→ Exercise goal: Reproduce the cgroup rstat excerpt from "Greg in his" up to and including "for each cpu.", switching "interrupts" to "preemption".

→ Text passage:
• • • •
I had these issues with the latest upstream kernels, and have seen a 80 ms
delay.

./trace-cgroup_rstat_flush_locked.sh
Attaching 3 probes...
^C

@cgroup_rstat_flush_locked_us:
[64, 128)              2 |@
  |
[128, 256)             3 |@
  |
[256, 512)             2 |@
  |
[512, 1K)              6 |@@@
  |
[1K, 2K)               8 |@@@@@
  |
[2K, 4K)               3 |@
  |
[4K, 8K)               0 |
   |
[8K, 16K)              0 |
   |
[16K, 32K)             4 |@@
   |
[32K, 64K)            83
|@@@@@@@@@@@@@@@@@@@@@@@@@@@@@@@@@@@@@@@@@@@@@@@@@@@@|
[64K, 128K)           74 |@@@@@@@@@@@@@@@@@@@@@@@@@@@@@@@@@@@@@@@@@@@@@@
   |

@max_us: 79214




Greg in his tests was able to get 45 ms "only"



>
> >
> > Prevent rstat from disabling interrupts while processing all possible
> > cpus. Instead drop and reacquire cgroup_rstat_lock for each cpu.
• • • •
(Dataset entries)
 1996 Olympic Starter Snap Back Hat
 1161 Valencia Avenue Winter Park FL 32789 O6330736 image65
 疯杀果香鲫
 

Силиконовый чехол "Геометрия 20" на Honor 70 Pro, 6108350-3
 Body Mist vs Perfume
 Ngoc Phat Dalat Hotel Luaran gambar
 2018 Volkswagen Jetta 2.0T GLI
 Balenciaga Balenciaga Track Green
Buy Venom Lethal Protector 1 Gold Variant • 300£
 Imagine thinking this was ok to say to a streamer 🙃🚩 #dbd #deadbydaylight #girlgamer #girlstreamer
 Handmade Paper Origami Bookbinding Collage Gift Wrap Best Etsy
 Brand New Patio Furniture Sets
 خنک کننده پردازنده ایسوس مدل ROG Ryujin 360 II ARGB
• • • •
→ Answer to this exercise:
Greg in his tests was able to get 45 ms "only"



>
> >
> > Prevent rstat from disabling preemption while processing all possible
> > cpus. Instead drop and reacquire cgroup_rstat_lock for each cpu.